Kevin Dogins

No. 65, 73
- Position: Guard/Center

Personal information
- Born: December 7, 1972 (age 53) Eagle Lake, Texas, U.S.

Career information
- High school: Rice (Eagle Lake)
- College: Texas A&M–Kingsville
- NFL draft: 1996: undrafted

Career history
- Dallas Cowboys (1996)*; Tampa Bay Buccaneers (1996–2000); Chicago Bears (2001–2002); Atlanta Falcons (2003)*; Philadelphia Eagles (2003); Tampa Bay Storm (2006);
- * Offseason and/or practice squad member only

Awards and highlights
- Division II All-American (1995); 3× All-LSC (1993, 1994, 1995);

Career NFL statistics
- Games played: 49
- Games started: 17
- Stats at Pro Football Reference
- Stats at ArenaFan.com

= Kevin Dogins =

American football player (born 1972)

Kevin Ray Dogins (born December 7, 1972) is an American former professional football player who was a guard in the National Football League (NFL) for the Tampa Bay Buccaneers and Chicago Bears. He also was a member of the Tampa Bay Storm in the Arena Football League (AFL). He played college football for the Texas A&M–Kingsville Javelinas.

==Early life==
Dogins attended Rice High School in Eagle Lake, Texas, where he received All-district, All-conference, All-Greater Houston and All-American honors as a senior.

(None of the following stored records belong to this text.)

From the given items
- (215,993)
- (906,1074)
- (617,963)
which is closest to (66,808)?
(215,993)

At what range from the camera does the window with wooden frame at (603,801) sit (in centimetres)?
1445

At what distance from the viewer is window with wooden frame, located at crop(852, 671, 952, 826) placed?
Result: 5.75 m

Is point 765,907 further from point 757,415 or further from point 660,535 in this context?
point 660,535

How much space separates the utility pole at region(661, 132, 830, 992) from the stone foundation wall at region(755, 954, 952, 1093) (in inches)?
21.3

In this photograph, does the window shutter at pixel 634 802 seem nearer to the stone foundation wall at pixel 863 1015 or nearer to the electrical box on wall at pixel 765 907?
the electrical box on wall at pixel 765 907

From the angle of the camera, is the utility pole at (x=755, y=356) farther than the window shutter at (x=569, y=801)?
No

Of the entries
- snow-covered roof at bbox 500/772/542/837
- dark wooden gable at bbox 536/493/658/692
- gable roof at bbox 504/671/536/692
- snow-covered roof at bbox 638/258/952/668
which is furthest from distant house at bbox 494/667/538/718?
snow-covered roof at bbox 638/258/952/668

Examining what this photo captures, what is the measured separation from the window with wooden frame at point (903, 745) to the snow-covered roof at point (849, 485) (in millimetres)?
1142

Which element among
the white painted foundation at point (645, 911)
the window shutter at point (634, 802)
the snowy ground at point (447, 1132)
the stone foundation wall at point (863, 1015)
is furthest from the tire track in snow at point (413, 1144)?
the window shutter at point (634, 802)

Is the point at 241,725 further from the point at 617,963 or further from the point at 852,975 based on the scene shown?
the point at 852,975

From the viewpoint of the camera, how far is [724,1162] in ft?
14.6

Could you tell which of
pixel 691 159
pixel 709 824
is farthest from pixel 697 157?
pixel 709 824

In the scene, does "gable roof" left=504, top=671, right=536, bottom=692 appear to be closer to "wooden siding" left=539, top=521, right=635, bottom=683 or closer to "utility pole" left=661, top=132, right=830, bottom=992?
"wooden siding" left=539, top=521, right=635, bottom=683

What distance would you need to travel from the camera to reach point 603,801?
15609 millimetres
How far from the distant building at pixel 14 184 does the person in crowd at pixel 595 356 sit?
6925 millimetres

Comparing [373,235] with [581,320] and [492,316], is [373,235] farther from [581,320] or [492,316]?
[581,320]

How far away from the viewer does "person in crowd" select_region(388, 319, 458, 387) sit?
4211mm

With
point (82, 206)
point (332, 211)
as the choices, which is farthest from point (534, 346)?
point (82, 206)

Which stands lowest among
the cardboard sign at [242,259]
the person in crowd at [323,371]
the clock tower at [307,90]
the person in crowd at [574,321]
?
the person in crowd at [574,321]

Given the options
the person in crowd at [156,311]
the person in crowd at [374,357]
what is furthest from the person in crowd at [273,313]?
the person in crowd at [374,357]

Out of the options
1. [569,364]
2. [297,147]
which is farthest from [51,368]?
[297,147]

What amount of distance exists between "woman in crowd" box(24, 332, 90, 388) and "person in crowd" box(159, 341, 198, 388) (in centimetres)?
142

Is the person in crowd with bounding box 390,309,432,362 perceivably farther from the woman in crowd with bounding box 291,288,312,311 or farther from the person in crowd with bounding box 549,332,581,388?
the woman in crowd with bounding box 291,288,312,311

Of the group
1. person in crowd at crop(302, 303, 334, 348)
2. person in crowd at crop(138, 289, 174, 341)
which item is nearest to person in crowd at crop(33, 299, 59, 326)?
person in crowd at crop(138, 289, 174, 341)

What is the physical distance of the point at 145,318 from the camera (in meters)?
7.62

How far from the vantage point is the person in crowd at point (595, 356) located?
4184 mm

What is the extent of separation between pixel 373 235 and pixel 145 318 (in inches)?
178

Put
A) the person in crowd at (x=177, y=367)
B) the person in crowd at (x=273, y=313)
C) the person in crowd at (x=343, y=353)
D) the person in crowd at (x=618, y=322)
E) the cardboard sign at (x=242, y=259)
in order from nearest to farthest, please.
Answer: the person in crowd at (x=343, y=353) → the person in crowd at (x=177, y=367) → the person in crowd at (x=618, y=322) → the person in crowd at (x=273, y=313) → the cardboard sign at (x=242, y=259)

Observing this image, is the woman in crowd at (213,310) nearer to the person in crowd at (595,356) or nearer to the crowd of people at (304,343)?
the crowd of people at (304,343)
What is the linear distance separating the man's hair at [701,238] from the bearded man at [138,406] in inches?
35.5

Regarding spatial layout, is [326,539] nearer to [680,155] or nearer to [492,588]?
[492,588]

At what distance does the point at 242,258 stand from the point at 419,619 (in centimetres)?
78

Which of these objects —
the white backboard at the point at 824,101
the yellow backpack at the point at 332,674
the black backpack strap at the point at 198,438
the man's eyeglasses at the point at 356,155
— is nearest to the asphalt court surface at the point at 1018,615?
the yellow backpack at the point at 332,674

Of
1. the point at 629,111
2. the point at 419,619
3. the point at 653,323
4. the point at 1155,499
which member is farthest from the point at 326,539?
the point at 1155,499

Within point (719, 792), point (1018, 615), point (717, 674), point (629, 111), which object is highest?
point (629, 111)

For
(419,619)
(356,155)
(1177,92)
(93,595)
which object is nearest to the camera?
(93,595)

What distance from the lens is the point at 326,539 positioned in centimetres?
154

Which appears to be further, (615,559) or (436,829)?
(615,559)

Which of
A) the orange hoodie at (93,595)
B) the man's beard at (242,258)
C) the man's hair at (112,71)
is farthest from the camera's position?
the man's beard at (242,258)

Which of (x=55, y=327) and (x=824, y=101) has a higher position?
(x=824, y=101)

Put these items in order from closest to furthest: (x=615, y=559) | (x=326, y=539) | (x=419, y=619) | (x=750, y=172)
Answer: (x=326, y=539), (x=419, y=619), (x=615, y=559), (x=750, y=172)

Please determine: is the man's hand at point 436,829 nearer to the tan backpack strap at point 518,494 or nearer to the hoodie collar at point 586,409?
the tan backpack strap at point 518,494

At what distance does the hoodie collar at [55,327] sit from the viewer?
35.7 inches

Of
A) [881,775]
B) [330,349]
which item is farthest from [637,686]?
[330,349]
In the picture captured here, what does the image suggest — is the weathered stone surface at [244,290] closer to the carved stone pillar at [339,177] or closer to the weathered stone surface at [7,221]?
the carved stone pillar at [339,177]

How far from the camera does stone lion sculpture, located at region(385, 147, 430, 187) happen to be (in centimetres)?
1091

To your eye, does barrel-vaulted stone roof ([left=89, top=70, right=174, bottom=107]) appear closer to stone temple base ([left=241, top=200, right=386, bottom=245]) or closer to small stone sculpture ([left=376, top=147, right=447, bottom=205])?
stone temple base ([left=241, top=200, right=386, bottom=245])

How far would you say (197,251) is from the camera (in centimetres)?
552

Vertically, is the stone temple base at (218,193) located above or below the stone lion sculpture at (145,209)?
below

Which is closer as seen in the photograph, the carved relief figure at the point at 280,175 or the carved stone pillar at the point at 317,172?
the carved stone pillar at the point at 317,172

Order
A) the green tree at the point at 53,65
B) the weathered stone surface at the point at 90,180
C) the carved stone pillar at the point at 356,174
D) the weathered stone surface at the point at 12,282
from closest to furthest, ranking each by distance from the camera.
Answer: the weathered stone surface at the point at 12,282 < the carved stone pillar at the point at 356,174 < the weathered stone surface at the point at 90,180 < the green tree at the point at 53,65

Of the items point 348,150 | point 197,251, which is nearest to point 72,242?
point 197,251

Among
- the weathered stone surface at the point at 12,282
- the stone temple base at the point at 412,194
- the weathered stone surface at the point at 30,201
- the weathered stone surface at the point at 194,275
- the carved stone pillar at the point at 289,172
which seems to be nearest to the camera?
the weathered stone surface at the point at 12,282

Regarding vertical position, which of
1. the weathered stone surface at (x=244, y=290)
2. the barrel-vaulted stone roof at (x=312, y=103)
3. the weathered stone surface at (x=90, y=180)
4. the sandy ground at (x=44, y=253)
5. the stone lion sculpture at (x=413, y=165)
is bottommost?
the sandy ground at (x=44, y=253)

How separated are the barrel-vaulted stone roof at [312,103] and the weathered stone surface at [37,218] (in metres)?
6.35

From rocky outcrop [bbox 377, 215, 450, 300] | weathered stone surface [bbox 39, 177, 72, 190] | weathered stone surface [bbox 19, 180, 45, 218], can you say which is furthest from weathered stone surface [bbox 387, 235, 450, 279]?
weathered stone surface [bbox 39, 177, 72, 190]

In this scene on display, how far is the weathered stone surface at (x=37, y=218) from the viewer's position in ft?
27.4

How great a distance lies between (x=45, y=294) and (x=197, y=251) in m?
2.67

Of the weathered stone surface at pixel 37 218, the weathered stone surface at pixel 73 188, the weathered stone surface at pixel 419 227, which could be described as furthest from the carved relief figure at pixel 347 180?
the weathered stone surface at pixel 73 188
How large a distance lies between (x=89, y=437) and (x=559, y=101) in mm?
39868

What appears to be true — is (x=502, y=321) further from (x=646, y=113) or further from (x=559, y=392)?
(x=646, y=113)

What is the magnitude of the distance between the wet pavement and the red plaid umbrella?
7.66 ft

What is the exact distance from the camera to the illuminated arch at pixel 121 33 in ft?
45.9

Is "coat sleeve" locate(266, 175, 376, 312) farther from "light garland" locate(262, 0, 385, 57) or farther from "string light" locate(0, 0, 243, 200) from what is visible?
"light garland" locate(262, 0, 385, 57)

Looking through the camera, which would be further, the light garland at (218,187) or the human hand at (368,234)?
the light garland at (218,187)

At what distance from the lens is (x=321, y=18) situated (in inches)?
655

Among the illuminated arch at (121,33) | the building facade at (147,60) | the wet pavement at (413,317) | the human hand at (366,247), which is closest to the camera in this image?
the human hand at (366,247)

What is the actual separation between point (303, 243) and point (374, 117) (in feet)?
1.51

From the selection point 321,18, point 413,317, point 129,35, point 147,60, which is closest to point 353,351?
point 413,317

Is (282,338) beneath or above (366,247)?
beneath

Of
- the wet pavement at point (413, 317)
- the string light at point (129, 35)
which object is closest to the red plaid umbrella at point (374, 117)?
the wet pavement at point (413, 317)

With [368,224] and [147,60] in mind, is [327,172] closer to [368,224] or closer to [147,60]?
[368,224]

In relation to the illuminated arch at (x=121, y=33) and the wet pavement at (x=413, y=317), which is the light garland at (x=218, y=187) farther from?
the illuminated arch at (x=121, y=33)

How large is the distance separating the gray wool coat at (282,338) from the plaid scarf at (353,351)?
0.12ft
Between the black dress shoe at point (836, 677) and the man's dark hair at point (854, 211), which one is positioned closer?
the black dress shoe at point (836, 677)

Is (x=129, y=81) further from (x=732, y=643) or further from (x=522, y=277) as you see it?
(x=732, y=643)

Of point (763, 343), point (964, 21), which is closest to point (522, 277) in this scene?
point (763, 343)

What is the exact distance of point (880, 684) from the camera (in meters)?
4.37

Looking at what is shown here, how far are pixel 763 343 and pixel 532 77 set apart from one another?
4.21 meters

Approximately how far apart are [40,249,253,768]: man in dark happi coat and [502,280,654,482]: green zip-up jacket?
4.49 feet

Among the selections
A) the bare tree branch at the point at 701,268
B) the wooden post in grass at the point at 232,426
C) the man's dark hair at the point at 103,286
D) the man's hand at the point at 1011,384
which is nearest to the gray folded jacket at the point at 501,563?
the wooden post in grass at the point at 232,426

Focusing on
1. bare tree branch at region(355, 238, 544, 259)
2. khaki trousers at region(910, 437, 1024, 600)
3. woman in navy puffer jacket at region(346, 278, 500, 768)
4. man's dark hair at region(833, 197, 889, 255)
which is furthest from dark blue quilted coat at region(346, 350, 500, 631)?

He accepted a football scholarship from Division II Texas A&M-Kingsville, where his position coach was future NFL coach Juan Castillo. He became a starter at center as a freshman. In his last 2 years, he was part of an offensive line that included Jermane Mayberry and Jorge Diaz. He earned All-American and All-conference honors as a senior.

In 2008, he was inducted into the Javelina Hall of Fame.

==Professional career==
Dogins was signed as an undrafted free agent by the Dallas Cowboys after the 1996 NFL draft. He was waived on August 19.

On August 27, 1996, he was signed as a free agent by the Tampa Bay Buccaneers. He spent 4 seasons as a backup at guard and center. In 1998, he started 4 out of 6 games at guard. In 1999, he passed Jorge Diaz on the depth chart and started 5 games at left guard.

On June 22, 2001, he was signed as a free agent by the Chicago Bears. In 2002, he started 8 games at multiple positions along the offensive line. He wasn't re-signed after the season.

On April 10, 2003, he was signed as a free agent by the Atlanta Falcons. He was released on August 30.

On October 27, 2003, he was signed as a free agent by the Philadelphia Eagles, to provide depth after guard Jermane Mayberry was placed on the injured reserve list. He was declared inactive in 3 games and was released on December 20.

On January 25, 2006, he signed with the Tampa Bay Storm of the Arena Football League. He was placed on the injured reserve list on January 27. He was activated on March 25. He was waived on May 11.

==Personal life==
After football he worked as a real estate agent in Tampa Bay, Florida.